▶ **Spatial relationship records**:
<<<<

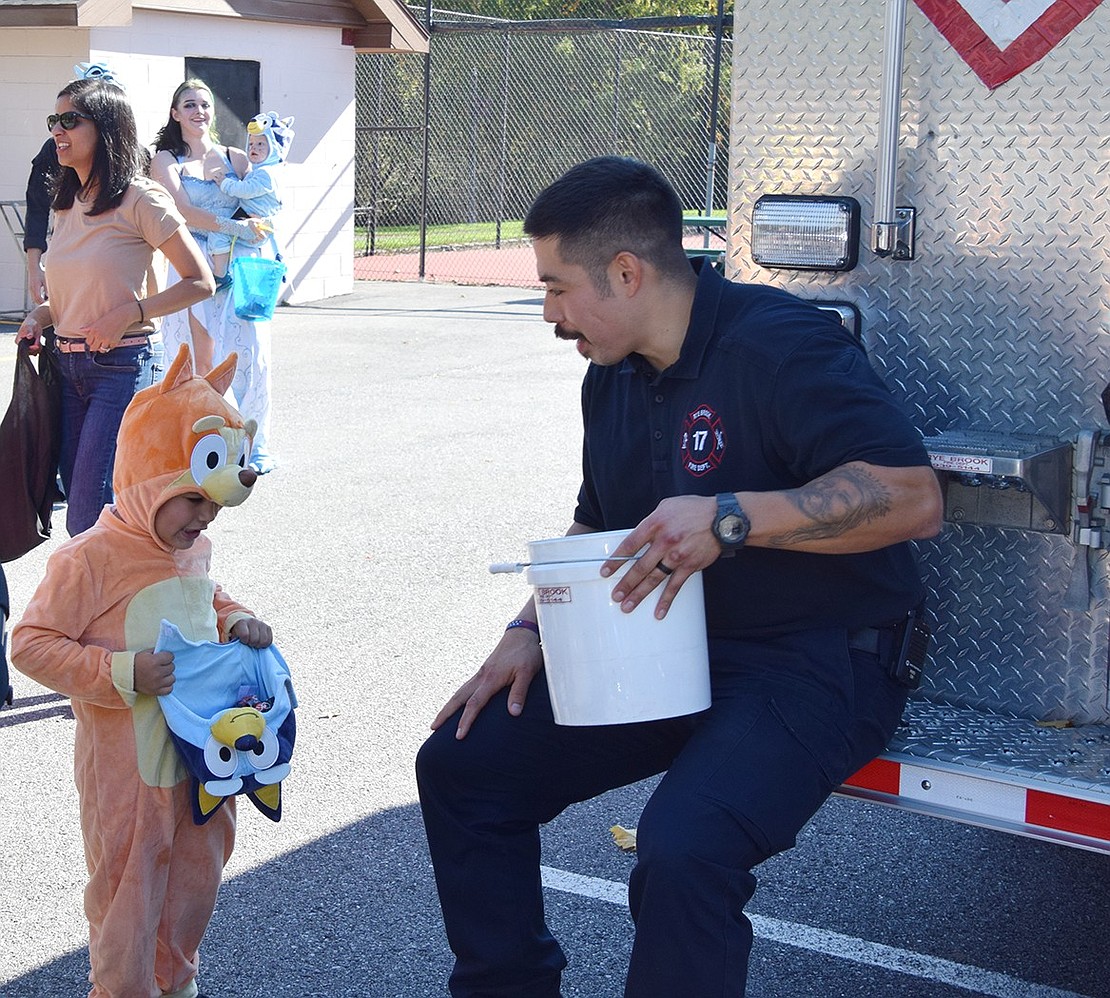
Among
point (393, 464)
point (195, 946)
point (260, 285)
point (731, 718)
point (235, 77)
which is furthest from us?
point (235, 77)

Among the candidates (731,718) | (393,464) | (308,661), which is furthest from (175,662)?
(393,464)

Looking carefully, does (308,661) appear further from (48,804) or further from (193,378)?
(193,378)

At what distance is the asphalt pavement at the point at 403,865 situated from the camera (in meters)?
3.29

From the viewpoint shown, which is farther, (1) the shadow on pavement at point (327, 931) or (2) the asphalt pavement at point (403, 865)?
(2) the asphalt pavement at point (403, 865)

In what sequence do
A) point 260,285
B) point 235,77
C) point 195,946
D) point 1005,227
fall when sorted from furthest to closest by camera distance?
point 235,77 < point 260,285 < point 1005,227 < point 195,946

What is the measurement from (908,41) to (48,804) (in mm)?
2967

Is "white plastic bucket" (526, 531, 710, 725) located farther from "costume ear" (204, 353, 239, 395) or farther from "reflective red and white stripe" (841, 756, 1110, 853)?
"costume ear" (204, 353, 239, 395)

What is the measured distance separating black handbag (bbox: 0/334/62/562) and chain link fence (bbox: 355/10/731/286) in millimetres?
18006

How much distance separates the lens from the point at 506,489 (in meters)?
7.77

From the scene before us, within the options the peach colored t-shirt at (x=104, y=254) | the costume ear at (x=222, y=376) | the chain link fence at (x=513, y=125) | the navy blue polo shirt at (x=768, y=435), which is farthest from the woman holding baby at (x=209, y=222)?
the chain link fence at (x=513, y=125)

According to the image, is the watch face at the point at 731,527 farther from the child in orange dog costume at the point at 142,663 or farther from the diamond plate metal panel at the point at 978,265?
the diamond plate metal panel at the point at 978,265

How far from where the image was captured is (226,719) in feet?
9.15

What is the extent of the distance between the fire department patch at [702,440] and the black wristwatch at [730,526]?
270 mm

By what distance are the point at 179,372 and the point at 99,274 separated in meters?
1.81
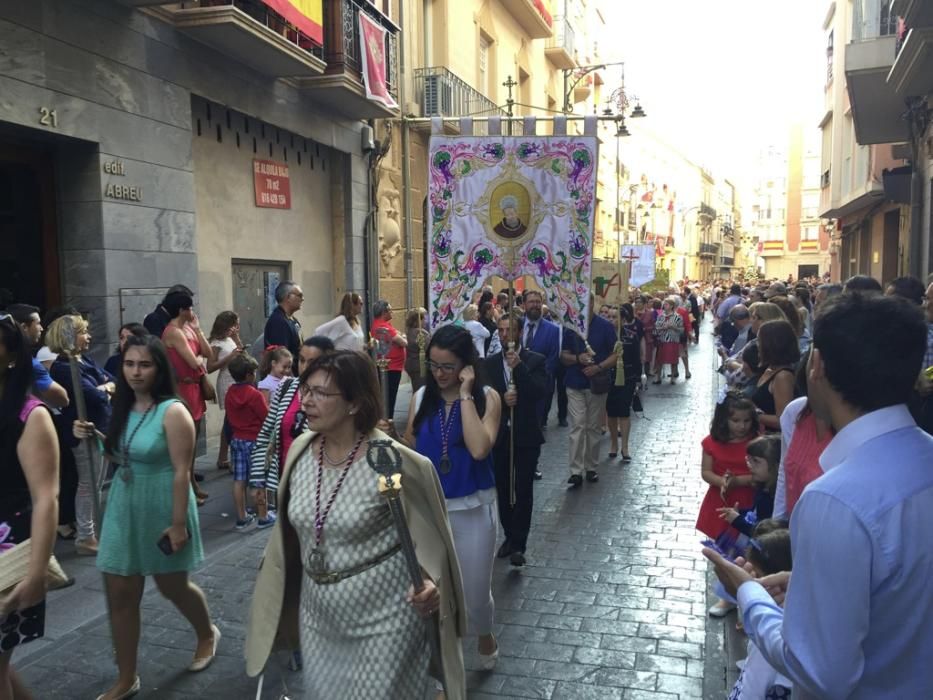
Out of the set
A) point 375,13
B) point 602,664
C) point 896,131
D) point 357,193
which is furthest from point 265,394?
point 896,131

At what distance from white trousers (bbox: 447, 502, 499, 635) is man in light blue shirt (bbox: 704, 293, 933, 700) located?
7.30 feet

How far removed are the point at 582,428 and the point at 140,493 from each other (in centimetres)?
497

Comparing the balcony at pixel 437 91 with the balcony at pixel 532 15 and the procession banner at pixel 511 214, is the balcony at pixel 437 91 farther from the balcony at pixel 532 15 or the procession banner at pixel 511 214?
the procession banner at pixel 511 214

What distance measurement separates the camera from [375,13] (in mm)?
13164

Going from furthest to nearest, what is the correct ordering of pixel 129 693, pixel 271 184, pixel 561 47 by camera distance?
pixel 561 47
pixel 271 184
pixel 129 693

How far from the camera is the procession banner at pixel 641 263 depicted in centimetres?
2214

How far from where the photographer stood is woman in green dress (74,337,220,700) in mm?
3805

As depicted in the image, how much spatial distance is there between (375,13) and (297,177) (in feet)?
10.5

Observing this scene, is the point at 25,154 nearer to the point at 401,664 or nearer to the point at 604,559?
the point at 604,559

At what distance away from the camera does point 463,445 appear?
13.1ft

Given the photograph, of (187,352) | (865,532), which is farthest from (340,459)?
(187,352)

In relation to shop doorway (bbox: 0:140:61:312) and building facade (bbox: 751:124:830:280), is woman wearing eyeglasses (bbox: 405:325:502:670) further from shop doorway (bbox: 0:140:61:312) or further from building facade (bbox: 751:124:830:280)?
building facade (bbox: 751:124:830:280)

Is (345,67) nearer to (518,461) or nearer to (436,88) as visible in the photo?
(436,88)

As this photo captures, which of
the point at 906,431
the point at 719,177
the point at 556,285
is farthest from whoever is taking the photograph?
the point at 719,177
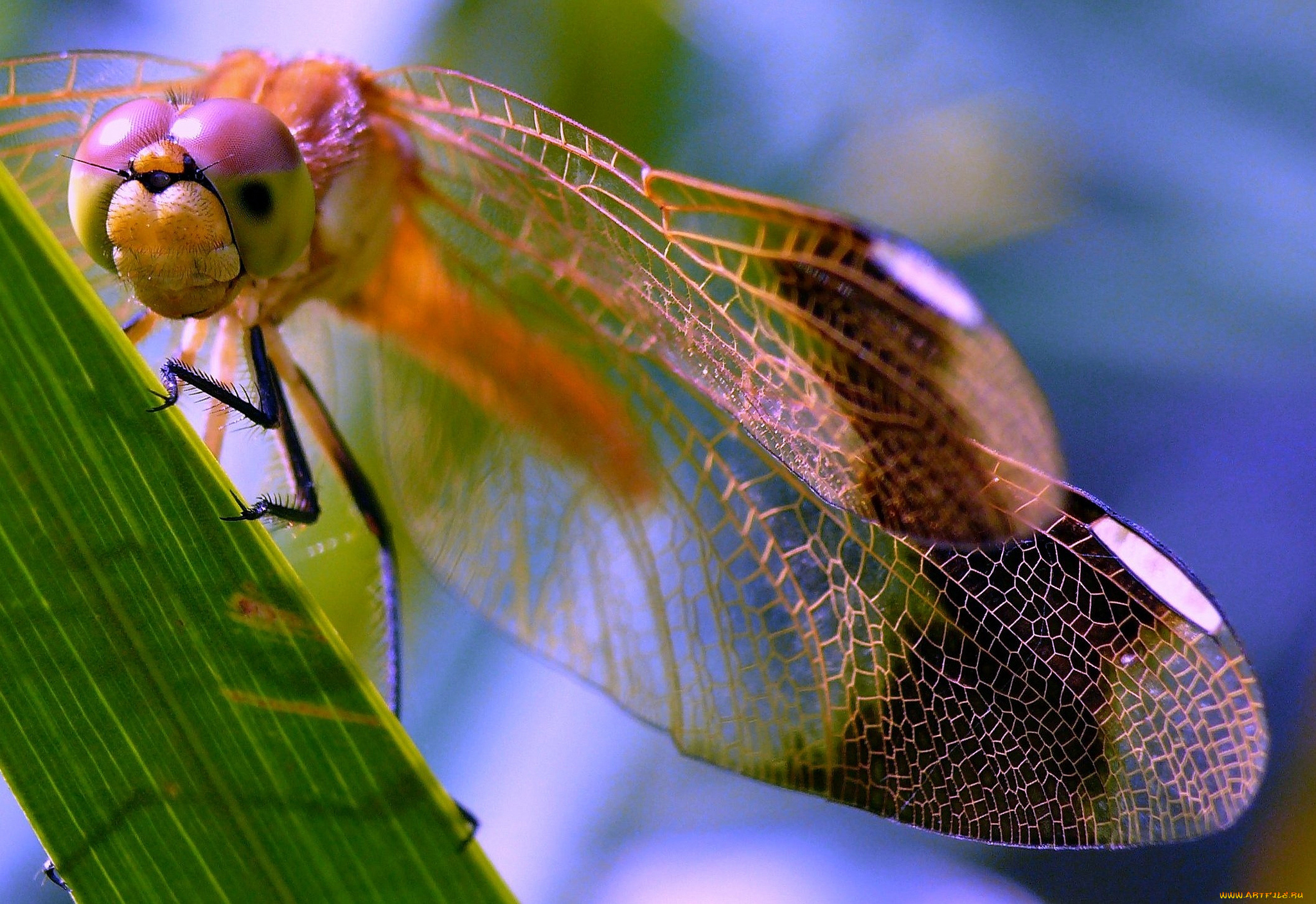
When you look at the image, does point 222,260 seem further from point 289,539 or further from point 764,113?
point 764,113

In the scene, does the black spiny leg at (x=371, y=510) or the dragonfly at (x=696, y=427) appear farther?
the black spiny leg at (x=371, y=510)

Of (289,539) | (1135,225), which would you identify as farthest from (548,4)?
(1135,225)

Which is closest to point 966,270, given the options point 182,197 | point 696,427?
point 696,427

>>>>

▶ **What to work on**:
Make an exact copy of the lines above, starting at the line that contains "As this photo captures, which of" and running through the final line of the entries. Omit the pictures.

▶ **The answer**:
As this photo captures, which of
the point at 906,431
the point at 719,177
the point at 556,285
is farthest from whoever is taking the photograph?
the point at 719,177
When you look at the image, does point 222,260 seem further from point 289,539 or further from point 764,113?
point 764,113

In the scene, does the black spiny leg at (x=371, y=510) or the dragonfly at (x=696, y=427) appear farther?
the black spiny leg at (x=371, y=510)

Of (289,539) | (1135,225), which would you identify as farthest from (548,4)?
(1135,225)

Which is closest to point 966,270, given the options point 182,197 | point 696,427?
point 696,427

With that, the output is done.